Please copy out the entries below word for word, leaving out the pictures.

Scene-based spatial questions

####################

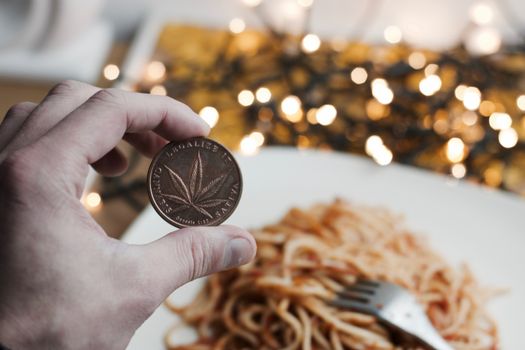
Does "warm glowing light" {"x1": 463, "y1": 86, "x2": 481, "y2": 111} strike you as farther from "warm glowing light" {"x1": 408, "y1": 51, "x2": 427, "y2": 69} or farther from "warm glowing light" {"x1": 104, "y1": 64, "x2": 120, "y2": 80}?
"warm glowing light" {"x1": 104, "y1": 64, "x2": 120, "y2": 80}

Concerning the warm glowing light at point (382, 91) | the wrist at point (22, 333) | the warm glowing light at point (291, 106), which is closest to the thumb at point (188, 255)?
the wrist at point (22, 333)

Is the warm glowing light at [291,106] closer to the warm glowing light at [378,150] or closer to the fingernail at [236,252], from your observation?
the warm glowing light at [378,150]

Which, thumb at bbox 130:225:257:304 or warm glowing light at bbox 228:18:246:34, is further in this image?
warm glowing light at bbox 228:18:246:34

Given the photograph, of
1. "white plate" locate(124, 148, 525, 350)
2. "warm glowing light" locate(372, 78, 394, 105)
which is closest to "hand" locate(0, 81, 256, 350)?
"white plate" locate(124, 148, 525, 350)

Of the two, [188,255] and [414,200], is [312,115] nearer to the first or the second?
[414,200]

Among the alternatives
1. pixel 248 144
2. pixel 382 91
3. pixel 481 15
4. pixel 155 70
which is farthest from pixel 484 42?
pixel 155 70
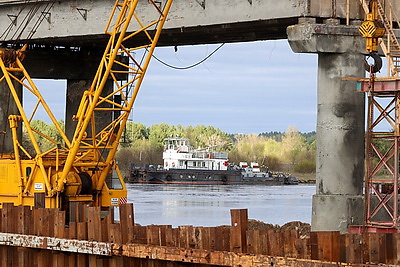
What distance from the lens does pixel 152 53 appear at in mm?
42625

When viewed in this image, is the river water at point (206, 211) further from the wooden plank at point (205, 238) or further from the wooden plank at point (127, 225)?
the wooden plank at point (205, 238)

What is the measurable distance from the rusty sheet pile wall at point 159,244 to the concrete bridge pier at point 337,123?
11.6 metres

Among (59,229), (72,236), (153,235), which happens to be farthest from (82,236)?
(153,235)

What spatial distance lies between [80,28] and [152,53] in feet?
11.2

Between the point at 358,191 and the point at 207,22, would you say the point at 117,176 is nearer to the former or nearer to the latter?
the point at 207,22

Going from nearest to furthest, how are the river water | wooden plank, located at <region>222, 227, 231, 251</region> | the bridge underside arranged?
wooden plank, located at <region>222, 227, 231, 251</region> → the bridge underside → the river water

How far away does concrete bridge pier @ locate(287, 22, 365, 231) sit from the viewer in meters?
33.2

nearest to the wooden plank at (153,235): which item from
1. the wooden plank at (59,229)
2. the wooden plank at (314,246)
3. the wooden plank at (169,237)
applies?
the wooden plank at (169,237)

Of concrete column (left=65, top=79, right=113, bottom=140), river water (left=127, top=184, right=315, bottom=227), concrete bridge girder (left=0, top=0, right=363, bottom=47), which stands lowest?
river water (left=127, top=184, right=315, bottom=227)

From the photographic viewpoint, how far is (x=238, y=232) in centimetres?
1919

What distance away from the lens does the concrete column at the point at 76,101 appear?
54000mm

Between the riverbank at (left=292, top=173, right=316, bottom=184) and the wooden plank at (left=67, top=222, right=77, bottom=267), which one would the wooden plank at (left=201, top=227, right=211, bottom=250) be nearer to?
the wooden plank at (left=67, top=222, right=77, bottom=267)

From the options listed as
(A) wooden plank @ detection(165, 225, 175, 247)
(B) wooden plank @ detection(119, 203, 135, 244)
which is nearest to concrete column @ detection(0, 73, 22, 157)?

####################

> **THE COMPLETED TASK**
Does "warm glowing light" {"x1": 463, "y1": 86, "x2": 481, "y2": 111} strike you as farther from "warm glowing light" {"x1": 408, "y1": 51, "x2": 427, "y2": 69} or farther from "warm glowing light" {"x1": 104, "y1": 64, "x2": 120, "y2": 80}?
"warm glowing light" {"x1": 104, "y1": 64, "x2": 120, "y2": 80}

Concerning the warm glowing light at point (382, 91) | the wrist at point (22, 333) | the warm glowing light at point (291, 106), which is closest to the thumb at point (188, 255)?
the wrist at point (22, 333)

Is the warm glowing light at [291,106] closer to the warm glowing light at [378,150] or closer to the fingernail at [236,252], from your observation?
the warm glowing light at [378,150]

Which, thumb at bbox 130:225:257:304 or warm glowing light at bbox 228:18:246:34, is further in this image?
warm glowing light at bbox 228:18:246:34

Given the photograph, of
1. "white plate" locate(124, 148, 525, 350)
2. "warm glowing light" locate(372, 78, 394, 105)
which is closest to "hand" locate(0, 81, 256, 350)?
"white plate" locate(124, 148, 525, 350)

Of the two, [188,255] and [414,200], is [312,115] nearer to the first or the second?
[414,200]

Among the alternatives
1. pixel 248 144
2. pixel 382 91
3. pixel 481 15
4. pixel 155 70
which is farthest from pixel 484 42?
pixel 155 70
What distance from the lens does pixel 152 53 appear at in mm?
42625

When viewed in this image, is the river water at point (206, 211) further from the wooden plank at point (205, 238) or further from the wooden plank at point (127, 225)?
the wooden plank at point (205, 238)

What is the measurable distance from the rusty sheet pile wall at point 159,244 to the concrete bridge pier at point 337,123?
11.6 metres

Among (59,229), (72,236), (153,235), which happens to be farthest from (82,236)?
(153,235)

What spatial distance lies between [80,28] and [152,53] in feet?
11.2

Between the point at 358,191 and the point at 207,22, would you say the point at 117,176 is nearer to the former or nearer to the latter?
the point at 207,22

Going from nearest to furthest, how are the river water | wooden plank, located at <region>222, 227, 231, 251</region> | the bridge underside arranged?
wooden plank, located at <region>222, 227, 231, 251</region> → the bridge underside → the river water

How far away does concrete bridge pier @ locate(287, 22, 365, 231) sit from the viewer in meters?
33.2

nearest to the wooden plank at (153,235): which item from
1. the wooden plank at (59,229)
2. the wooden plank at (314,246)
3. the wooden plank at (169,237)
applies?
the wooden plank at (169,237)

Of concrete column (left=65, top=79, right=113, bottom=140), river water (left=127, top=184, right=315, bottom=227), concrete bridge girder (left=0, top=0, right=363, bottom=47), which stands lowest?
river water (left=127, top=184, right=315, bottom=227)

From the photographic viewpoint, how far is (x=238, y=232) in centimetres?
1919

What distance away from the lens does the concrete column at the point at 76,101 appear?
54000mm

Between the riverbank at (left=292, top=173, right=316, bottom=184) and the wooden plank at (left=67, top=222, right=77, bottom=267), which one would the wooden plank at (left=201, top=227, right=211, bottom=250) be nearer to?
the wooden plank at (left=67, top=222, right=77, bottom=267)

From the options listed as
(A) wooden plank @ detection(165, 225, 175, 247)
(B) wooden plank @ detection(119, 203, 135, 244)
which is nearest to concrete column @ detection(0, 73, 22, 157)?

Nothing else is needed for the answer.